The following employees have also been flagged for additional review:

020N5232504Bartels, Lucius – Anubis, imprisoned at Arcturus, Arcturus
020N6447275Carter, Steven – Prometheus, Rsch post 4, Nepheron
020N6231289Cole, Brynn – Prometheus, Rsch post 4, Nepheron
020N7384617Faller, Malinda – Lazarus, on probation at Haribon, Terra Nova
020N3232889Harrison, Samuel – Hephaestus, NRMNDYSR3 project, Heph
020N5567123Hamilton, James – Anubis, lambda4184, on leave, Bekenstein
020N5567124Hamilton, Jeffery – Anubis, lambda4184, on leave, Bekenstein
020N5568100Kahoku, Alana – Anubis, on probation at Haribon, Terra Nova
020N6377221Loach, Maximillian – Prometheus, Rsch post 4, Nepheron
020N6340192Longstreet, Elinor – Prometheus, New Dawn Pharmaceuticals, Trident
020N6340402Makris, Cody – Prometheus, Rsch post 4, Nepheron
020N5567110Virden, Tack – Anubis, lambda 4184, on leave, Bekenstein
020N3502887Weyland, Alan – Hephaestus, on probation at Haribon, Terra Nova

Any individuals who fail to pass security investigations should be sent to Iera system for processing.

Thank you!

THIS IS AN AUTOMATED MESSAGE. DO NOT REPLY.



From: RESTRICTED
Sent: 6.12.2186 4:02:32am EST
To: Fedir Antonich (f_antonich_5512221(at)020NAnub_int)
Subject: Operative Lawson.

Find her.


A/N: Bam.

As usual, many thanks to my readers, my reviewers, my two betas, and all the many people who have taken the time to comment on my writing. Makes it fun.

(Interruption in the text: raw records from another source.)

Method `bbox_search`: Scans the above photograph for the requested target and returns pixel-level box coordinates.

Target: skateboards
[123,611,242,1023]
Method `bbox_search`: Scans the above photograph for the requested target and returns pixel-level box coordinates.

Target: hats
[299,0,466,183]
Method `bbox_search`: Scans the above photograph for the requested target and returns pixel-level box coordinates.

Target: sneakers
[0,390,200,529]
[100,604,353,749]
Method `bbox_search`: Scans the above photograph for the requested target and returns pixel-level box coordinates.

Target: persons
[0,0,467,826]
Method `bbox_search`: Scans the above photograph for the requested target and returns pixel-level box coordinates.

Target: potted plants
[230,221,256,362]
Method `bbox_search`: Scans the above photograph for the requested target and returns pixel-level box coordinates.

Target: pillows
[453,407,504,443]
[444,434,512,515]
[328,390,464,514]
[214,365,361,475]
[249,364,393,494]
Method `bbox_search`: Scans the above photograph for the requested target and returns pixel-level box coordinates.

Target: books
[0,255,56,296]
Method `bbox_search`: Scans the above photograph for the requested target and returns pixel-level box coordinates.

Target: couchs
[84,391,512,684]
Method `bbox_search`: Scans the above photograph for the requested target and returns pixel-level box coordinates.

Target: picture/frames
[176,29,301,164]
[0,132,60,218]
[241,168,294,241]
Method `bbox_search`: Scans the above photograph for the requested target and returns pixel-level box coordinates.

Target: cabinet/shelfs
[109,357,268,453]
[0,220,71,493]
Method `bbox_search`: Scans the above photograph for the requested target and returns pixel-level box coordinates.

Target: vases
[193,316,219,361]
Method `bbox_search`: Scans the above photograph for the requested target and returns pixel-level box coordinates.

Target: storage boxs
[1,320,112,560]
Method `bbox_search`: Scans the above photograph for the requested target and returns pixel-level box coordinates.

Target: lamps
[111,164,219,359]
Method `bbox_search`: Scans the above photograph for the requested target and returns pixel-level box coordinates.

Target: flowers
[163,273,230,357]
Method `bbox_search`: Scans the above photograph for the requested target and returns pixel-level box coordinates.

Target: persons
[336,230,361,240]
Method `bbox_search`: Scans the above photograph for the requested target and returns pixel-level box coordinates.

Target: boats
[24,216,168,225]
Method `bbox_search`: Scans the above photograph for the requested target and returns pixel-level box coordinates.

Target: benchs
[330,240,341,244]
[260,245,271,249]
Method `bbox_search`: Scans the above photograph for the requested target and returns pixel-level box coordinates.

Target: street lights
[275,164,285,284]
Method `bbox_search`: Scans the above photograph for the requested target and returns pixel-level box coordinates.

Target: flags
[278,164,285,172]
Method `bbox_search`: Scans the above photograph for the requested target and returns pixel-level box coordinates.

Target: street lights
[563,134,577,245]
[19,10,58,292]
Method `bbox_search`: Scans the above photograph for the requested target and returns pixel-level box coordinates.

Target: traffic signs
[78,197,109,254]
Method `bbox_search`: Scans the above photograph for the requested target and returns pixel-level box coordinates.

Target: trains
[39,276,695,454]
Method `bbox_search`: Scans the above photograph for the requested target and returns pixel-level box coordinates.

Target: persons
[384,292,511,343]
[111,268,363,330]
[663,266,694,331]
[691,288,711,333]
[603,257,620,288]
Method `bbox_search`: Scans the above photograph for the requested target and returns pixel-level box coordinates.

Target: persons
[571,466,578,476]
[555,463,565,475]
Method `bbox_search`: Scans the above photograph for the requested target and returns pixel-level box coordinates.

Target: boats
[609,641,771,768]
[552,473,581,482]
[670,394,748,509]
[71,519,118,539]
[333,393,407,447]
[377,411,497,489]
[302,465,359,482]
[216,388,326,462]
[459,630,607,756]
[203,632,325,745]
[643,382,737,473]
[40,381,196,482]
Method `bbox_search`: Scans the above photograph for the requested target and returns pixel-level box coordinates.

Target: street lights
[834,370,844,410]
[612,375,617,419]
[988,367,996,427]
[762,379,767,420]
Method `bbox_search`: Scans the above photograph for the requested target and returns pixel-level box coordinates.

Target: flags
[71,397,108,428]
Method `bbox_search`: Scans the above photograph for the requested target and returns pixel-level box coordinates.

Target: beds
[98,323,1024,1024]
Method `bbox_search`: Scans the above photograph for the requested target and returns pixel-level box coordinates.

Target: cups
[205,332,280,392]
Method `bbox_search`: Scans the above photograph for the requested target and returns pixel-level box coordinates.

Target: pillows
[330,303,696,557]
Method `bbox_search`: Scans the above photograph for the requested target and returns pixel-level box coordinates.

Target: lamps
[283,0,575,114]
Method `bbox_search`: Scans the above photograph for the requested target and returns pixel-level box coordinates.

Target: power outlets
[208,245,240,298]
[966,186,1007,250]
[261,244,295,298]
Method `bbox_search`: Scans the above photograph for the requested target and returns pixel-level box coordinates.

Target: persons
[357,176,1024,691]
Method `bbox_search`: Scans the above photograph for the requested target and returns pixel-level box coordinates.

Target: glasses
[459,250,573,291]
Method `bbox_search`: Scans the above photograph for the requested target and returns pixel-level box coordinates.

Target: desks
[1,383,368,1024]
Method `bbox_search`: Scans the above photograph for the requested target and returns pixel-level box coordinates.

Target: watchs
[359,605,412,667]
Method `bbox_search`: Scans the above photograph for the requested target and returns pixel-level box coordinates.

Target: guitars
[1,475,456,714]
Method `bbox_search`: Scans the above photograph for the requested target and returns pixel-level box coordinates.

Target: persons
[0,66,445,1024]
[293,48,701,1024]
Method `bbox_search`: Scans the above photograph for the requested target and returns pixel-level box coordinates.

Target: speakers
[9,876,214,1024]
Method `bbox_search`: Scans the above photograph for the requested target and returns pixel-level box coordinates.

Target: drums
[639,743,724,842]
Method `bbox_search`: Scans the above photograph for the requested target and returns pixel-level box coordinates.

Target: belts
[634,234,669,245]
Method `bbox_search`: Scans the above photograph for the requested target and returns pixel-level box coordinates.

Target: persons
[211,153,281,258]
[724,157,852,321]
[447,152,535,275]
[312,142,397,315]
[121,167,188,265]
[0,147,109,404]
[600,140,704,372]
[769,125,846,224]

The observant might point out that Tali's confusion regarding Kelly's hair seems out of place for someone who - as per ME3 - apparently has three feet of hair herself. To that I say PFFFFTTTTTTTTTT. Boo crappy Photoshops! Tali does not have hair! Boooooo! I reject your reality and substitute my own!

Apologies for being a bit repetitive with codex entries, but this one's loaded with in-jokes so perhaps that makes up for it (?). Next two codex entries will be meatier.

The POV for chapter 23 has been ever-so-patiently waiting in the wings for her turn. And yet even after all that, she will have to share it with her doppelganger. Poor gal. Then Chapter 24 is split five ways, all of them new POV's for the story.

EDIT: This chapter pushes this story past 300,000 words. Huzzah! I'm guessin' about 100,000 to go.

EDIT2: I have apparently caused some confusion with my codex entry. The emails from the robotics division guy are a tongue-in-cheek reference to ME3, not to anything going on in the chapter. In retrospect I can see how this would be something of an enormous throwoff. Miranda is not being replaced by a robot. My apologies - I shall try to be more careful with my jokes in the future.